The 10 w 40 was keeping my bikes with 10 w 40 long past when I should have gone to 20 w 50.
Cool.
Buddha.
-----------------------------------------------------------------
I run a business based on other people's junk.
-----------------------------------------------------------------

ajensen

Rotella 15W40 works well in air-cooled motorcycles. I've used it in my Yamaha SR500 (single street bike) and never had any lubrication or clutch problems. Now I use it in my GS500.

mr72

Shell Rotella is quite confusing...

This discussion prompted me to go look at what I actually have, since I bought a gallon there is some still in the garage.

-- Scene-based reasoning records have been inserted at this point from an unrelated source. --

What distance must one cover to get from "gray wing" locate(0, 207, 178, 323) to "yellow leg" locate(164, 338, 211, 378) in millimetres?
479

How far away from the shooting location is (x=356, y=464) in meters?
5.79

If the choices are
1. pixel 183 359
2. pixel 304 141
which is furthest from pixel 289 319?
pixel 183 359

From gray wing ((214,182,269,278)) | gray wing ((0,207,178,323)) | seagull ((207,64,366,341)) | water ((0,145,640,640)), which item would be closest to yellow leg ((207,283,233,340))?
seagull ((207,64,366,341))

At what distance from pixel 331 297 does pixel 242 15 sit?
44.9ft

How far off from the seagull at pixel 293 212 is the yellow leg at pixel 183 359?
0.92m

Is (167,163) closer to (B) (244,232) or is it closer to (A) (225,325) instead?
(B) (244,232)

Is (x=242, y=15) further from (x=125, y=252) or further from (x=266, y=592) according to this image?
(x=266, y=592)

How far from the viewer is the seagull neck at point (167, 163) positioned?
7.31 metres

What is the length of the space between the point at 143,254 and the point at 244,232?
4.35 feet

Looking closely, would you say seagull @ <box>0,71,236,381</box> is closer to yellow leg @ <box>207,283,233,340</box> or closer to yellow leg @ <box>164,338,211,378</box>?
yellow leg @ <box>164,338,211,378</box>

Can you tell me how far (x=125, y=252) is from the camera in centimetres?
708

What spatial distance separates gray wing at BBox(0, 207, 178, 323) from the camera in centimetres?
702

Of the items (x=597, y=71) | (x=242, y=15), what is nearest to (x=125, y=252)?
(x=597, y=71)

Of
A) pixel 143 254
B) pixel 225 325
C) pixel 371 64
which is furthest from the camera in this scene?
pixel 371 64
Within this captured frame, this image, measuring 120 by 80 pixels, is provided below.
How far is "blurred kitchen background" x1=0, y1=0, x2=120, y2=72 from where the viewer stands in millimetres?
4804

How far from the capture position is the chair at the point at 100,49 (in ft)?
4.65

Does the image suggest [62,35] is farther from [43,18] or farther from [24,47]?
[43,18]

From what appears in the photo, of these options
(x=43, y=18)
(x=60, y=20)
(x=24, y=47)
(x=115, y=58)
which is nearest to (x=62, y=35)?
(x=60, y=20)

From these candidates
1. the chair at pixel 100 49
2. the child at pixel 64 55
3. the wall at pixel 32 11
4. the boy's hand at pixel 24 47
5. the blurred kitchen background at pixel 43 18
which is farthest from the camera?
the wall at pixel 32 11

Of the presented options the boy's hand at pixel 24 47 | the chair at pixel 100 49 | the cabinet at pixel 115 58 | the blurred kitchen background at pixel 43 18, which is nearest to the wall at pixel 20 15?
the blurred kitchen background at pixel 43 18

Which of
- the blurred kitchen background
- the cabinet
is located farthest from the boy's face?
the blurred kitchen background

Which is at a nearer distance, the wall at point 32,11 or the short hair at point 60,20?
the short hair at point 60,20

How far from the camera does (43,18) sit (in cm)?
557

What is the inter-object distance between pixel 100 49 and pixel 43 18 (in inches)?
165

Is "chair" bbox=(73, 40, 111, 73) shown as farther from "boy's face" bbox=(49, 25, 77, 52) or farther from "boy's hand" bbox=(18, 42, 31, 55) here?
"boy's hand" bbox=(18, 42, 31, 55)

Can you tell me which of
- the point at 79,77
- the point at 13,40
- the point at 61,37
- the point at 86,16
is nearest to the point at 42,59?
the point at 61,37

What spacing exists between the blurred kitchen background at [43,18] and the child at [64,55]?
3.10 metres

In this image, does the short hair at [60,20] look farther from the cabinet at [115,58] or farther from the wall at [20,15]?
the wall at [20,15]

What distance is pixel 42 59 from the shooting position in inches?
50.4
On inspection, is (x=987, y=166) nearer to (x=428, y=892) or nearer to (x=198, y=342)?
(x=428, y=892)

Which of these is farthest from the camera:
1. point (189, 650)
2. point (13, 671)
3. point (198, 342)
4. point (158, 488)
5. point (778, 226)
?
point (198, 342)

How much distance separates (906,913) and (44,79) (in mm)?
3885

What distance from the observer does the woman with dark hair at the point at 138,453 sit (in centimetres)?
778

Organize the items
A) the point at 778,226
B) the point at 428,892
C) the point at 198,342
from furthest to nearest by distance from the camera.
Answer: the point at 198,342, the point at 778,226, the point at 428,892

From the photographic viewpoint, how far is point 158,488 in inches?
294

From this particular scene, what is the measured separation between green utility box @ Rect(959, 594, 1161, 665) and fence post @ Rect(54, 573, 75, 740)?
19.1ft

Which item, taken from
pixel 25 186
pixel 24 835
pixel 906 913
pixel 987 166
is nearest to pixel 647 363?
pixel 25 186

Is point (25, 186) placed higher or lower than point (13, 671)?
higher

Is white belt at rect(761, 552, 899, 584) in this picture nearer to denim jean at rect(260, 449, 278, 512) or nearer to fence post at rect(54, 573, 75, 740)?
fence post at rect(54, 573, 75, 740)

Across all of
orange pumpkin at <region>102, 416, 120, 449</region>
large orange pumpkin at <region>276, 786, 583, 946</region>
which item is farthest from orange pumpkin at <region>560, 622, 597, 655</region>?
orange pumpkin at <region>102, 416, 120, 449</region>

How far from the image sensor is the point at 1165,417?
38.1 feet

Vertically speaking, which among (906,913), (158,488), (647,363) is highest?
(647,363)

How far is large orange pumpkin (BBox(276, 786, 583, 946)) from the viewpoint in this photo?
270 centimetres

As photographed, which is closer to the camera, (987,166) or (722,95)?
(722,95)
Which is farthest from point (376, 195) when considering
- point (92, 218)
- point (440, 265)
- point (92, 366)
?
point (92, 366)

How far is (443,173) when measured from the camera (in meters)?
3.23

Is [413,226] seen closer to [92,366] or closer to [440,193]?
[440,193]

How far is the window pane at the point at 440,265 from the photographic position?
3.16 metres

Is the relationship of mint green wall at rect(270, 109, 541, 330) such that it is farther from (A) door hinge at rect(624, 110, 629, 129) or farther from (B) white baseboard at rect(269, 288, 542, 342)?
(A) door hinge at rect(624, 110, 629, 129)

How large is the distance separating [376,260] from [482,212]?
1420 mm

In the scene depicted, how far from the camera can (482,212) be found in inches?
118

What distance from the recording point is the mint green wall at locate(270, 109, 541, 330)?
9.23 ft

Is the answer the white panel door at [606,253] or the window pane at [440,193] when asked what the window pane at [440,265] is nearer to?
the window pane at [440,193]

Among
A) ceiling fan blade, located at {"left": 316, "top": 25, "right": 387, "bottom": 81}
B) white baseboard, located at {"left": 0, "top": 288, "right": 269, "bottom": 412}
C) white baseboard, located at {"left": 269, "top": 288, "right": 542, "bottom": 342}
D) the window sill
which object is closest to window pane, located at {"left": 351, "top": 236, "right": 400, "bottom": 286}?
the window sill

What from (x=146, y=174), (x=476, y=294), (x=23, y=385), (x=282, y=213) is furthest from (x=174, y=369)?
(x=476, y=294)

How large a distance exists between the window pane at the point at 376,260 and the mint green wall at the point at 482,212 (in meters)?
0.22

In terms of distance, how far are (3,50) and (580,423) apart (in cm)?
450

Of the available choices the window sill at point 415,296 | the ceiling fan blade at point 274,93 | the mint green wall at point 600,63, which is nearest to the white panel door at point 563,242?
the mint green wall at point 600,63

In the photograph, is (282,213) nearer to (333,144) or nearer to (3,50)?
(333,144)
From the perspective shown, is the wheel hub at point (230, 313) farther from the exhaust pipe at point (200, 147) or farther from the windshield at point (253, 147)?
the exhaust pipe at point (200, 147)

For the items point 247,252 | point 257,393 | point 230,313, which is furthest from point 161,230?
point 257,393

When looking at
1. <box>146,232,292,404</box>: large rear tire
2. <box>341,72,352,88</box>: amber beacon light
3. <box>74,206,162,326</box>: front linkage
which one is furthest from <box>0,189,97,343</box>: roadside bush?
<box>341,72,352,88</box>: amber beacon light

First oil change I did soon after getting the bike I used Rotella T "Triple Protection" which is 15W40 conventional oil. I had a rather serious oil leak while using this oil. A few hundred miles later I did a change when fixing the leaky gasket and put in Rotella T5 15W40 synthetic blend. You can't get the Rotella "full synthetic" T6 in 15W40, which is very odd to me, but apparently other motorcyclists confirm there's little value to using the 15W over the 5W in the T6. I may very well switch to 5W40 T6 on my next change...

and... here's why.

After the change to the "Triple Protection" I found I was routinely getting false neutral shifts. I didn't attribute this to the oil, I actually blamed my own poor shift technique. I also noticed the occasional slipping in the clutch, like especially if you rev before releasing the clutch, it slips a bit before getting down to the correct RPMs.

When I changed to the T5 synthetic blend (still 15W40) it appears the false neutral has gone away but the occasional clutch slipping remains.

The bike does have nearly 23K so I figured the clutch slipping was just age (who knows?) and false neutral going away is probably my shifting technique improving. But it could be the oil!

I am going to try the T6 5W40 and see if my clutch performance changes or improves. My guess is the heavier base oil is just too much for the clutch plates to engage correctly and maybe a thinner oil will be better. Who knows? someobody for sure does.

Maybe I should just get the Suzuki oil like SBW originally suggested :)


gsJack

#19
Bought my 97 new and ran 10W-40 Spectro conventional mc oil for about 4k miles and then changed to Mobil 1 15W-50 automotive synthetic oil for about 60k miles and then went to Rotella T type 15W-40 conventional oils for another 20-30k miles.

Bought my 02 used with about 4k miles on it and assume that was with conventional oil.  I changed to Rotella T 15W-40 and went all the way to 100k miles on the Rotella T.  The 02 had 140 psi compression in both cylinders at 100k miles.  No clutch slippage, clutch still good as new at 100k miles.

I wouldn't put a 5W-anything oil in an air cooled mc. 
407,400 miles in 30 years for 13,580 miles/year average.  Started riding 7/21/84 and hung up helmet 8/31/14.